• Required action:
Using the entries that follow, transcribe only the lines from the line with "Western Lowland Gorilla 004.jpg" to the line with "White Winged Scoter Male", both included, exactly as they stand and without pictures.

• The data:
________________________________________

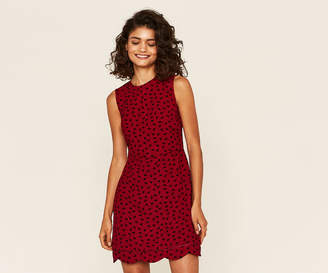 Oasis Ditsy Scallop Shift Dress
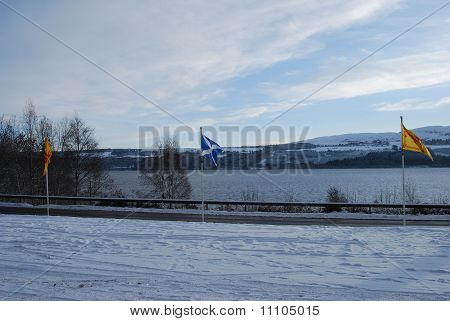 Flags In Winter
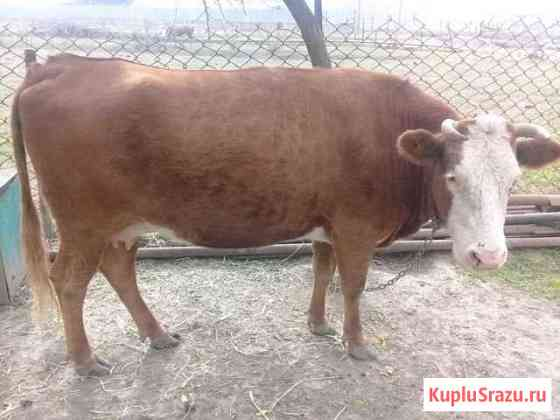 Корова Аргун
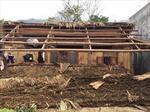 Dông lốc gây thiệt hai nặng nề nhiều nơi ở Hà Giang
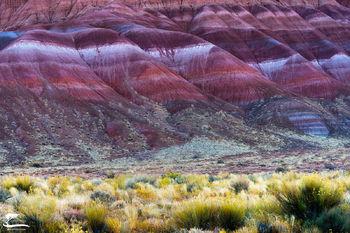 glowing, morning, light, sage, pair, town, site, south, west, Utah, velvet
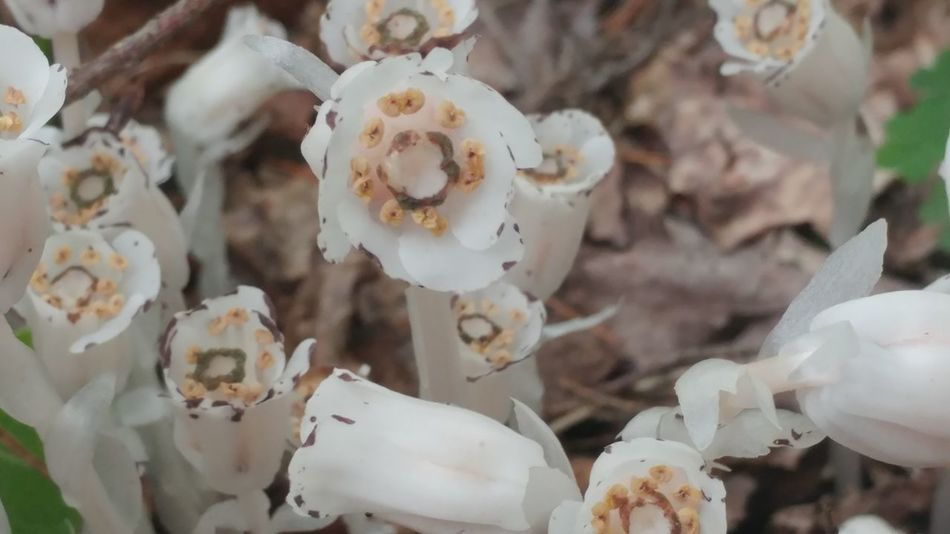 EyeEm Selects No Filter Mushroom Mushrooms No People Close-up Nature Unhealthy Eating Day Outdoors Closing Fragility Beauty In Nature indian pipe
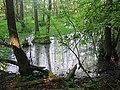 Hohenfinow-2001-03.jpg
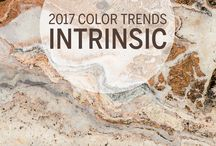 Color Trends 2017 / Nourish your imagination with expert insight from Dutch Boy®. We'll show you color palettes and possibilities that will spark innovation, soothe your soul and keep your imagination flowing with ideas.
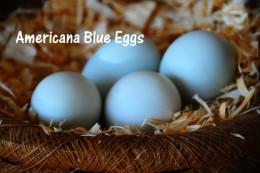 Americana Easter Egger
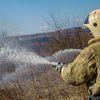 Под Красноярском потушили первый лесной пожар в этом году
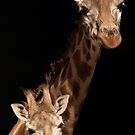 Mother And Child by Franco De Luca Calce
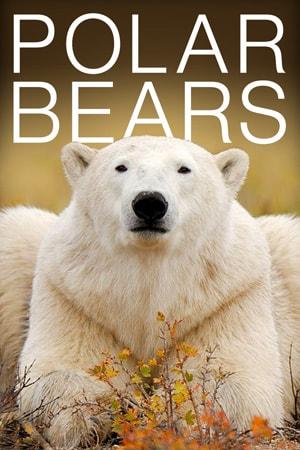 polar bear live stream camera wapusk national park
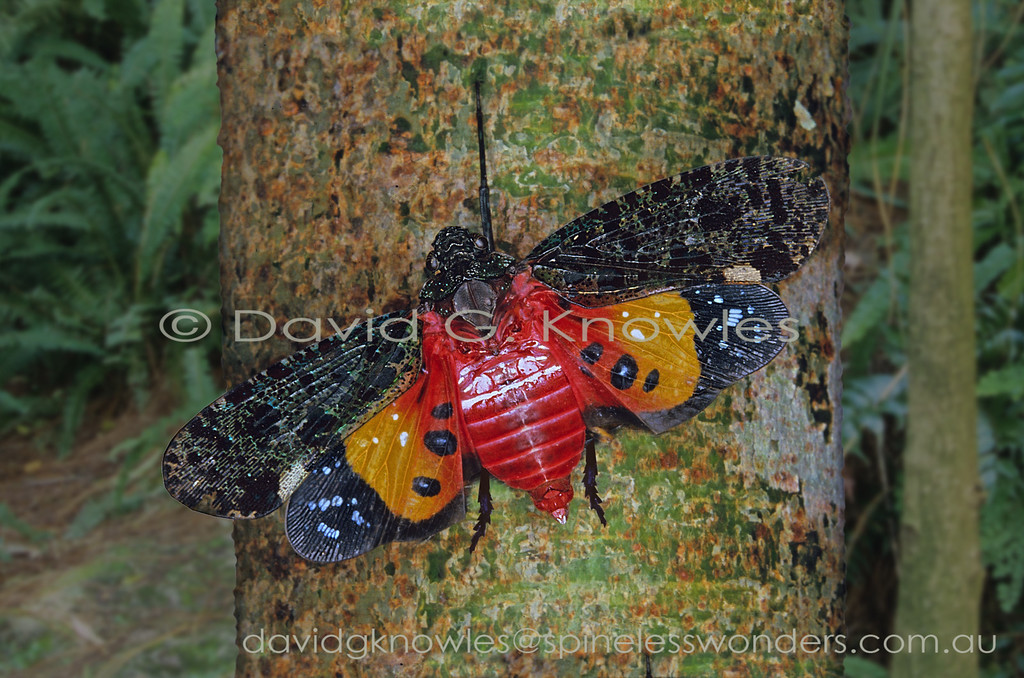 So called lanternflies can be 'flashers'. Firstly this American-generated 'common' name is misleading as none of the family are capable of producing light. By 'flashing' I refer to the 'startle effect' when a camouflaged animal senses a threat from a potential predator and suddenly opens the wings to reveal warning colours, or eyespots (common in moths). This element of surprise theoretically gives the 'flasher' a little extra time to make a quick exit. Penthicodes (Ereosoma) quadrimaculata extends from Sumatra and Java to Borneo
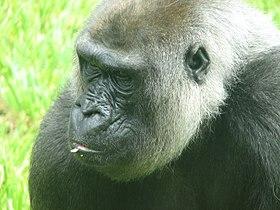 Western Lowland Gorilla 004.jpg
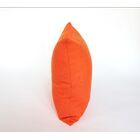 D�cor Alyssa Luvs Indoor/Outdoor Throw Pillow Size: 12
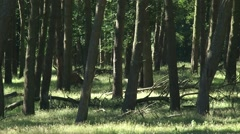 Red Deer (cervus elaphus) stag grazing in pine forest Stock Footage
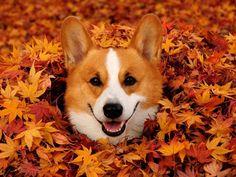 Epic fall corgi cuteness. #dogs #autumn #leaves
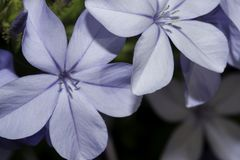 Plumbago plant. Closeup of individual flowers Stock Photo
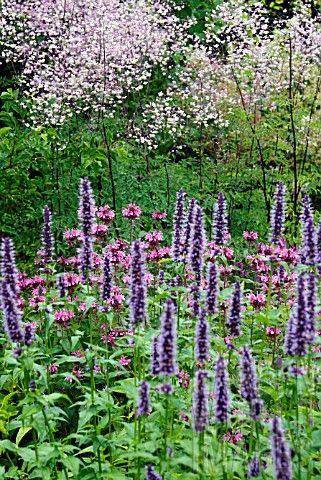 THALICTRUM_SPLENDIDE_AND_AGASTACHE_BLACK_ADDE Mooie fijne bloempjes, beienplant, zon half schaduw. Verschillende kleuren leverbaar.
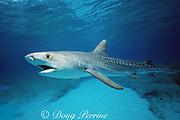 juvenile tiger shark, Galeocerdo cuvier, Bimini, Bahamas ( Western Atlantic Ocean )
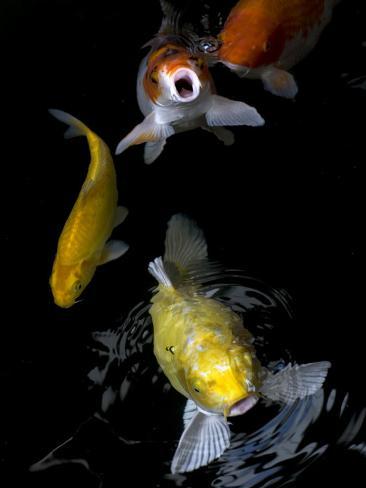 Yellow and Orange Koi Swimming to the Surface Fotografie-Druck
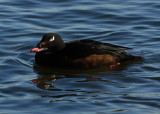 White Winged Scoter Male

________________________________________

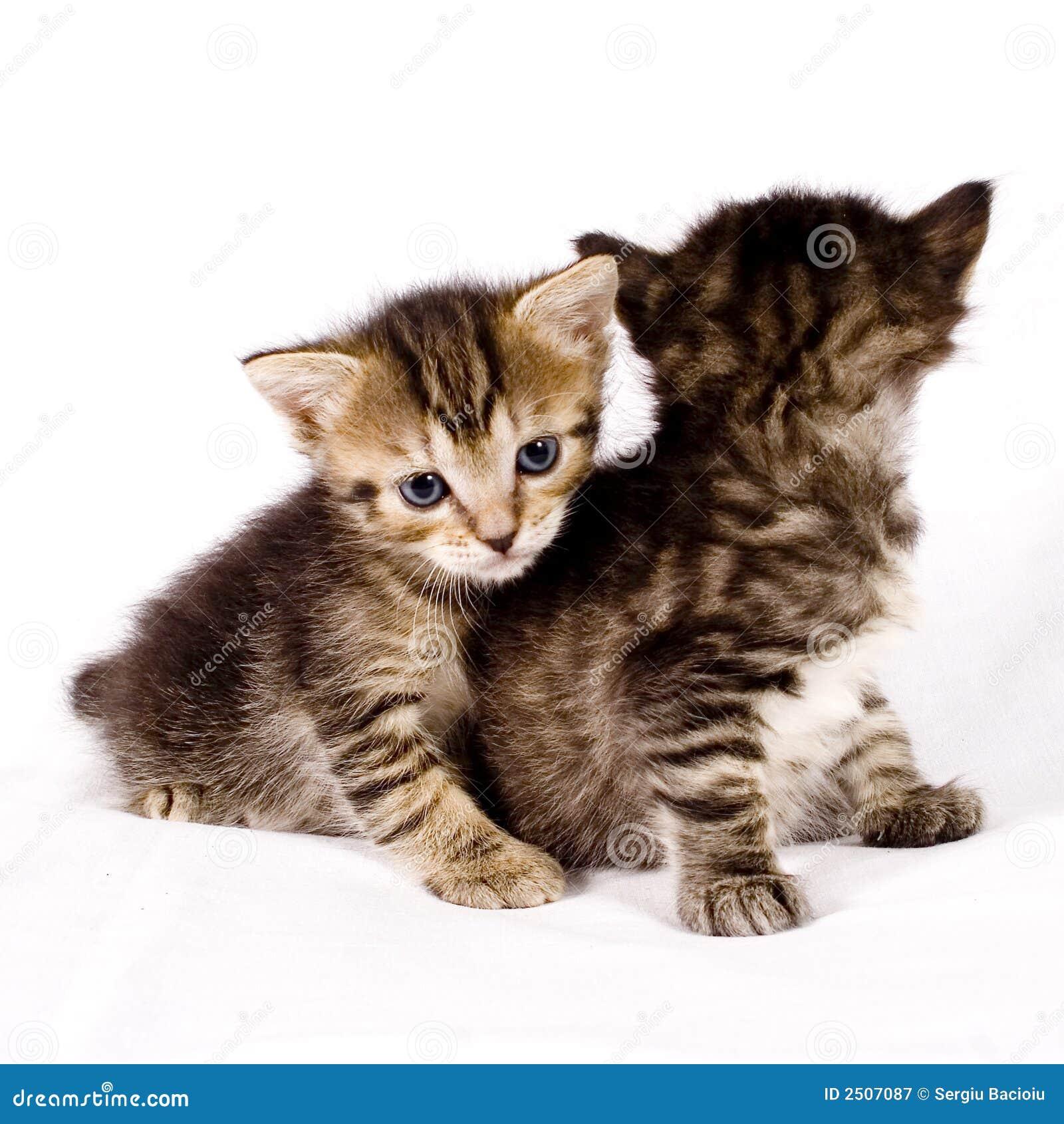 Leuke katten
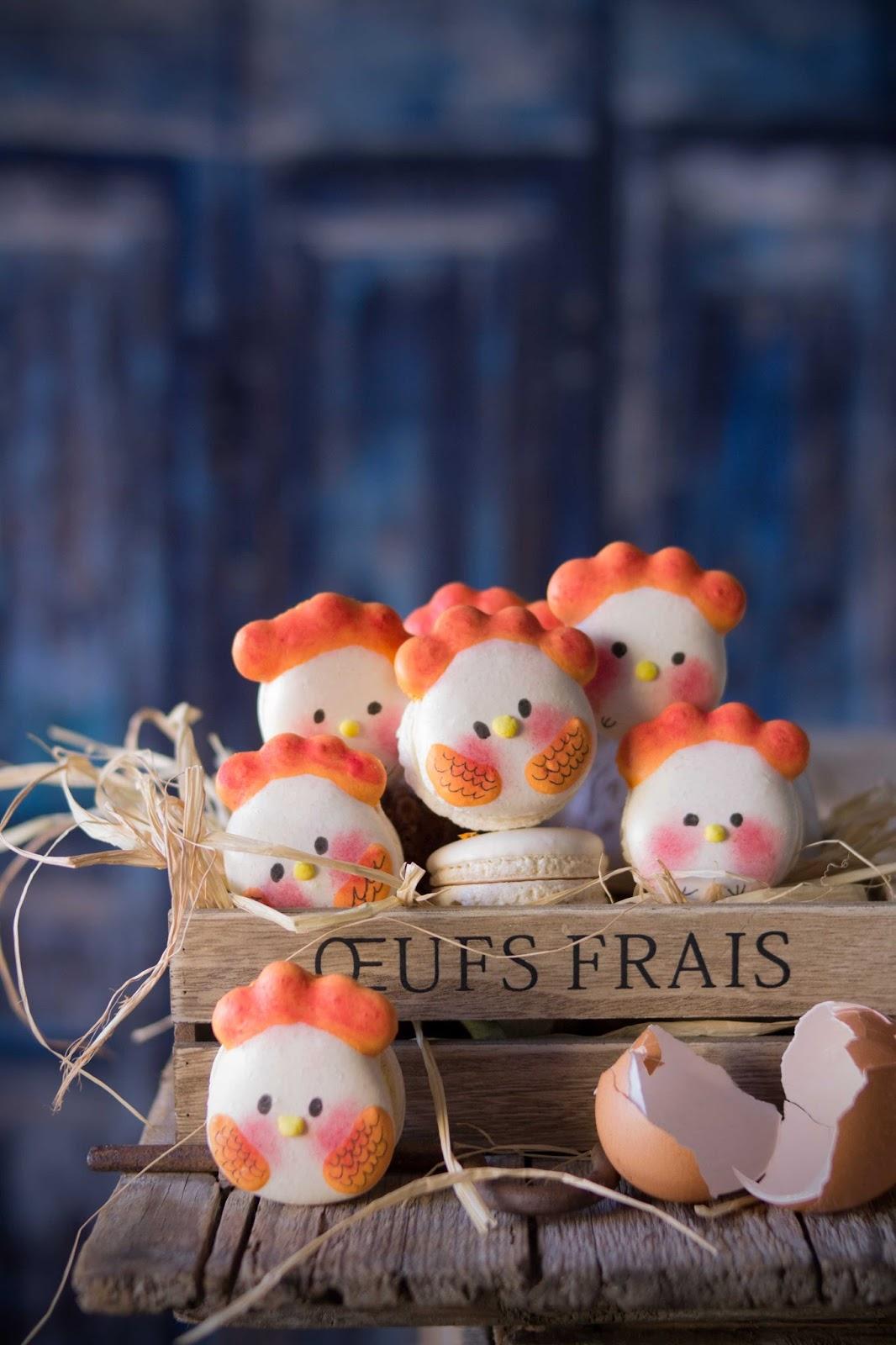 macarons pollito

________________________________________

• Response area:
 Western Lowland Gorilla 004.jpg
 D�cor Alyssa Luvs Indoor/Outdoor Throw Pillow Size: 12
 Red Deer (cervus elaphus) stag grazing in pine forest Stock Footage
 Epic fall corgi cuteness. #dogs #autumn #leaves
 Plumbago plant. Closeup of individual flowers Stock Photo
 THALICTRUM_SPLENDIDE_AND_AGASTACHE_BLACK_ADDE Mooie fijne bloempjes, beienplant, zon half schaduw. Verschillende kleuren leverbaar.
 juvenile tiger shark, Galeocerdo cuvier, Bimini, Bahamas ( Western Atlantic Ocean )
 Yellow and Orange Koi Swimming to the Surface Fotografie-Druck
 White Winged Scoter Male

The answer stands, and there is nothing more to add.